Dans ce livre, Max Jacob se dit “pol­tron”. Ce qui ne l’empêche pas -  dans une période com­pa­rable à la nôtre  où tout le monde spé­cule en affir­ma­tions dis­cu­tables mais où “per­sonne ne dit : “je mens” et où tout le monde se pare de la vérité, alors que dire “je mens” serait la seule chose vraie que l’on puisse dire de faire”  - de pré­sen­ter un série de mises au point qui, s’il avait été cou­ra­geux, auraient été des “mises aux poings”.

Sa ten­ta­tive reste néan­moins un exploit car com­ment “Faire l’essai de la jus­tice quand l’univers ne pense qu’à la force ?”  et qu’ “une bonne conscience porte tou­jours une arme à feu.” ?
Dès lors, l”auteur garde sur lui un revol­ver modèle 1905, preuve que la rai­son et la logique res­tent les mêmes pour les temps ordi­naires que celles de guerre — et même si ce texte témoigne de l’amitié entre l’auteur et Picasso .

Max Jacob ren­contre le peintre en 1901 à Paris. Naît une fra­ter­nité qui fait de l’écrivain le témoin quasi quo­ti­dien du tra­vail de Picasso. Et si, vingt ans plus tard, les liens sont plus lâches, ils ne seront jamais vrai­ment défaits.
Certes, il existe par­fois une jalou­sie à l’égard du peintre. Mais c’est tou­jours Picasso que l’écrivain désigne comme son héros (aux côtés d’Apollinaire ou Sal­mon) lorsqu’il doit écrire sur l’époque de la rue Ravignan.

A la mort du mar­chand Paul Guillaume, sa veuve demande à Jacob une pré­face au volume des mémoires de son mari. Le pro­jet devien­dra un récit auto­bio­gra­phique fon­da­men­tal sur le  cubisme : La chro­nique des temps héroïques.

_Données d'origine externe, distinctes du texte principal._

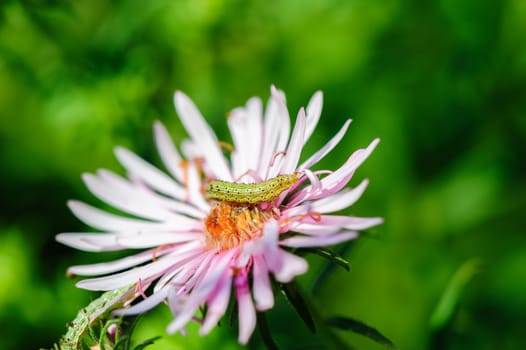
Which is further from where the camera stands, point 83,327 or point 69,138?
point 69,138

À la manière d’un jour­nal, Max Jacob y livre ses sou­ve­nirs sur la période 1910–1930. écrits en 1935–1936. Le livre évoque les futu­ristes, les sur­réa­listes, le lapin Agile, Apol­li­naire, Picasso et bien sûr le mar­chand des arts pri­mi­tifs.
Quoiqu’il se soit tou­jours refusé à écrire des Mémoires, il ne déro­gea à cette règle que pour ce témoi­gnage. « Je ne suis pas his­to­rien. Je ne suis com­mère que pour me dis­traire, je cherche avec vous les grandes lignes d’une époque. Je ne parle que de ce que j’ai vu, senti, vécu, parce que je suis poète et les poètes ne parlent que de ce qu’ils sentent. ».

C’est en 1956 que Louis Bro­der en fera une édi­tion limi­tée, avec des eaux-fortes de Picasso, d’après un manus­crit com­plet des huit cha­pitres que Fata Mor­gana réédite. Ce livre per­met de pré­ci­ser les mys­tères du cubisme.
Il rap­pelle  ce qu’il est devenu dans son  évi­dence mais qui ne l’était en rien à l’époque.

jean-paul gavard-perret

Max Jacob, Chro­nique des temps héroïques, Illus­tra­tions de Pablo Picasso, Fata Mor­gana, Fon­froide leHaut, 2020, 144 p. — 23,00 €.